How long will such places survive, and can they do it without the stamp of capitol “W” wilderness? That question is constantly being asked and answered in different ways, but it is clear that Montana’s environmental community isn’t about to give up on the Wilderness Act just because it’s been dormant for two decades.
“The Wilderness Act is more relevant and precious today than it was when passed 40 years ago,” says Williams, “because to me, wilderness is not about some romantic, poetic notion. It’s about keeping our air and water clean and giving our great Western land animals room.”
“It has to be relevant,” says the Montana Wilderness Association’s Hames. “Because it’s the only tool we have out there to really protect landscape. Nothing else uses the words ‘in perpetuity.’”
Doug Scott describes the Act in the lofty terms of a historian: “It remains historically remarkable because this document, the Wilderness Act, is the expressed will of a nation to act toward a portion of its common estate—its federal lands—with humility, to say, ‘Maybe we aren’t so smart. Maybe we shouldn’t make every choice today, and maybe 300 years from now people would be particularly grateful to us if we left some choices to them.’”

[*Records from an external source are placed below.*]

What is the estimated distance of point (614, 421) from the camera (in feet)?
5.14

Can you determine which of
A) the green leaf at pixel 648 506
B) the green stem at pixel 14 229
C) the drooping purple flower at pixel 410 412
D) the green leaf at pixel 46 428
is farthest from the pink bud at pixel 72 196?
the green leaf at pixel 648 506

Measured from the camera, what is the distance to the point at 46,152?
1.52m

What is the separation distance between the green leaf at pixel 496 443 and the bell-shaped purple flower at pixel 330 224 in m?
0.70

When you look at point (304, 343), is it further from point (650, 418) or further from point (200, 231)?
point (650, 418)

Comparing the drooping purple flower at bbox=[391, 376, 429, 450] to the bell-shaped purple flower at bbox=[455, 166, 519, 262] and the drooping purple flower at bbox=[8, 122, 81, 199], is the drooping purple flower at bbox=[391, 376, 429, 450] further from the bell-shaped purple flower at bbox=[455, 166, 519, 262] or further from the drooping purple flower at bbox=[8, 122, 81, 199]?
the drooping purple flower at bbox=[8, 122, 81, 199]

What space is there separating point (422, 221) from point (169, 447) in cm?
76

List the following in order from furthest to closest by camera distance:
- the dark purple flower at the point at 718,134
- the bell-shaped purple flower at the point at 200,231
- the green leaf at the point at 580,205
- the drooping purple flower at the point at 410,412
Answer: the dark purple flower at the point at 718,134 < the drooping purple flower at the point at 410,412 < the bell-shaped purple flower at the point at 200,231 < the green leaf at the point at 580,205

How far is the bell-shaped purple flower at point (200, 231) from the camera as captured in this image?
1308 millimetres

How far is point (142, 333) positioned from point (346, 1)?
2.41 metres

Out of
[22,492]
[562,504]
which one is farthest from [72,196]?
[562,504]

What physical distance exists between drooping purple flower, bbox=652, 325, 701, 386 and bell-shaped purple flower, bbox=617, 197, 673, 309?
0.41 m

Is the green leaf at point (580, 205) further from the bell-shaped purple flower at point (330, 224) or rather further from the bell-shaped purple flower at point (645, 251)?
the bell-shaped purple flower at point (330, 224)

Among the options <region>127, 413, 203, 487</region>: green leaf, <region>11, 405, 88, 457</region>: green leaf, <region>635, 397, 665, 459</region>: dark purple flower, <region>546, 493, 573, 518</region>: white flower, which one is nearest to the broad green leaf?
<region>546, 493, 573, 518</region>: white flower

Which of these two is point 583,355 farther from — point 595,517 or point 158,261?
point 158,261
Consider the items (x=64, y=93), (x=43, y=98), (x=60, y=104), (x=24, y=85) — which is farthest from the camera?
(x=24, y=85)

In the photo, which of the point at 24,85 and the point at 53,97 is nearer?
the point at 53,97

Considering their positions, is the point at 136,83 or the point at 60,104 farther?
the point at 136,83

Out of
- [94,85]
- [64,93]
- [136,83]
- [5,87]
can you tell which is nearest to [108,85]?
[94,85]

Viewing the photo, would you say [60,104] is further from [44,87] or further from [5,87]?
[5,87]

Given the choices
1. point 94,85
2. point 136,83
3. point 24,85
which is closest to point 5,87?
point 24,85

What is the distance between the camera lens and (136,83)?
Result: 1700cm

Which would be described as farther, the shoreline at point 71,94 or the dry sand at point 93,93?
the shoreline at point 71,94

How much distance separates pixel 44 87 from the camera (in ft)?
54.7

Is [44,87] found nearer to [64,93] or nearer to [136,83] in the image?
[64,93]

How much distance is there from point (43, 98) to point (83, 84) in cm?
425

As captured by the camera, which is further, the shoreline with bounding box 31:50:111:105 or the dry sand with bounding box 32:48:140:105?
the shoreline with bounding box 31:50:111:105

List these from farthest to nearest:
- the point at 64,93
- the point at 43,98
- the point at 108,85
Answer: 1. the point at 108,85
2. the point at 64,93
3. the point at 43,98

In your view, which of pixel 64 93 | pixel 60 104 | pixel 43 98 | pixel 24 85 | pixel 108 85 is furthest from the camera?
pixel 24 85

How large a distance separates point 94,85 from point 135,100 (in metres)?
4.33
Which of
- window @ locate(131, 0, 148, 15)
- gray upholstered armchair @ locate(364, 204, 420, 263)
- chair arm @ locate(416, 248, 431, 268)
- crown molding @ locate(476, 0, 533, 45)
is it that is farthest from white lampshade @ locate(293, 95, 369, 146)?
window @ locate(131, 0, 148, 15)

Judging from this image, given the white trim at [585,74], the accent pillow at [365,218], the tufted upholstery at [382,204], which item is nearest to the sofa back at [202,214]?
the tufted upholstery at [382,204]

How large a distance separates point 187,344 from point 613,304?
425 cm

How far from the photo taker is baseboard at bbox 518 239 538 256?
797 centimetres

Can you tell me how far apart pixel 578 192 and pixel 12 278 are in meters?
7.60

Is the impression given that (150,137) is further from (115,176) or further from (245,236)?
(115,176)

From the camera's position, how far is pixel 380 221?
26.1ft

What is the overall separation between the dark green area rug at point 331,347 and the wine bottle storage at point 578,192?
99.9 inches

The philosophy and strategy of wilderness protection go mainly undiscussed at the Yaak Wilderness Festival, and if those in attendance are aware of next month’s 40th anniversary of the Wilderness Act, they’ve chosen to talk about taking a dip in the river instead. After all, they’re surrounded by beautiful trees and streams. There’s a gentle breeze to cool them down from the hot summer sun, and a short walk away from the Dirty Shame Saloon offers utter silence. When you’re actually in a wild area, whether it’s been designated or not, it doesn’t take long to forget that there are even such things as man-made wilderness designations. But they’re there, all right—and it seems unlikely that Montana will be able to put off dealing with them for another 20 years.